I’ll stay here a few days, he thought. Until I make up my mind.

In his wallet he had twenty or thirty dollars, possibly more. He considered getting up to look into his wallet, but after debating it for a time he decided not to go to the trouble. There’s enough there, he decided. I’ll make out okay.

The room seemed to him comfortable and quiet. Downstairs, along the street, a car or two passed: He listened to their motor noises. This could be a lot worse, he said to himself. I don’t really have it so bad. Hell, he thought. I’ve got my health and my youth; they say if you have that you’ve got nothing to worry about. And I learned something. You always profit by experience. And if I want to I can go back and claim the machines that belong to me. But why go to the trouble? Let her have them. If it’s so important to her. Make a buck, if she wants to.

He lay there, thinking about that.

16

Lying on the bed, he thought back to the first day they had seen her, the young new woman teacher standing at the board. Alone in the rented room he recalled that important day, years ago, when he had come into the classroom and seen the new teacher writing in large clear letters:

MISS REUBEN

Miss Reuben wore a blue suit, not a regular dress. It seemed to all of them as if she were dressed up for some occasion, for church or visiting. The color of her hair amazed them, and there was some whispering about that. It was yellow, not dark gray as was Mrs. Jaffey’s. None of them had ever seen a teacher with yellow hair; it was like the hair of one of the girls, not a teacher’s hair at all.

When she turned from the board they saw she was smiling at them, at the whole roomful of them, not to any one of them in particular. Some of them were frightened by that and took seats in the far back of the room. Her face had a freckled, reddish roundness, smooth and peculiarly active. Her eyes, too, struck them as alarming; she seemed to be watching everything in the room. She did not focus on anything.

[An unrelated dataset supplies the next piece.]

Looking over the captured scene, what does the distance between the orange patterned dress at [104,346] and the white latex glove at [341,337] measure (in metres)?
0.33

Some of the children noticed that she had a cluster of white flowers fastened to her suit, where her coat came together and buttoned. The buttons of her blue suit were white, too; they noticed that.

The final bell rang.

Seating herself at Mrs. Jaffey’s desk, Miss Reuben said. “All right, children.” The few of them that had been talking now ceased. “I’m going to be your teacher until the end of the semester,” Miss Reuben said. “Mrs. Jaffey won’t be coming back. She’s very ill. Now, I want to take the roll.” On the desk was Mrs. Jaffey’s attendance book. “I know you’re supposed to be seated alphabetically,” Miss Reuben said, “but I can see you’re not. There’s not one of you in your regular seat.”

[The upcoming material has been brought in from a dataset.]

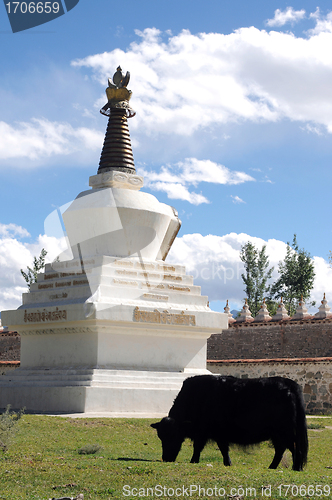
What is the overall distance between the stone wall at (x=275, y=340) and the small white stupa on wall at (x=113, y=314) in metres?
7.35

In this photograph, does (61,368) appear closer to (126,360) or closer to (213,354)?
(126,360)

All the boys had gone over to one side, leaving the girls in a group by themselves. And no one was in the front row. So that was how Miss Reuben had known. But they all felt uneasy. How clever she was. Mrs. Jaffey would never have noticed, and yet Miss Reuben had seen that at first glance.

A girl stood up and said, “I’m Mrs. Jaffey’s proctor. I always call the roll for her.”

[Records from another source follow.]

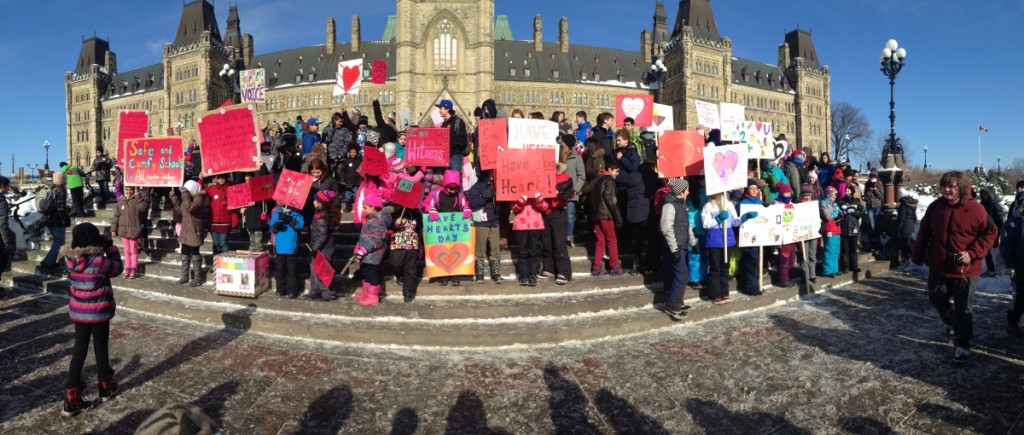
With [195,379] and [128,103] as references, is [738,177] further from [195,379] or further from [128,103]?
[128,103]

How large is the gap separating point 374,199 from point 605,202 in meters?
3.42

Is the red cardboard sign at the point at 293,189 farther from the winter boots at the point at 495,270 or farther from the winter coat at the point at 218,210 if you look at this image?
the winter boots at the point at 495,270

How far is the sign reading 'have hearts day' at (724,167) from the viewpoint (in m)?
7.25

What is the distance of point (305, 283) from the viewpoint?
25.0 feet

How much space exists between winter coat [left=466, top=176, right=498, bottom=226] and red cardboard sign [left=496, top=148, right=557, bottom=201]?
204 mm

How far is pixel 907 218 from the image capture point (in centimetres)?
1032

This was true. But the new teacher Miss Reuben said, “Thank you, but today I’ll take the roll myself. Here’s what I want you to do.” Again she smiled at all of them together. “When I read a student’s name I don’t want him or her to answer. Do you understand that?”

Taken aback, they remained silent. They had planned to answer “president,” as they had done with the temporary teacher during the last day and a half.

“What I want you to do,” Miss Reuben said; sitting with her hands folded in the center of the desk, “is this. When I call a student’s name I want all the other children—together!—to point to him or her. And I don’t want him to speak a word. Do you all understand that?”

Miss Reuben called a name, then. A few pupils pointed to that boy. Miss Reuben scrutinized the boy and made an entry in the attendance book. Again she called a name. This time more pupils pointed. By the time she had finished calling the roll, the students were enthusiastically pointing one another out to her.

“Good,” she said. “Now I think I have you all firmly in mind. I’m going to have you sit alphabetically, the way Mrs. Jaffey did. And if I call on you and I get your name wrong, I want everybody else to tell me right away.” She smiled. “So please get to your feet and without any noise seat yourselves in your usual seats.”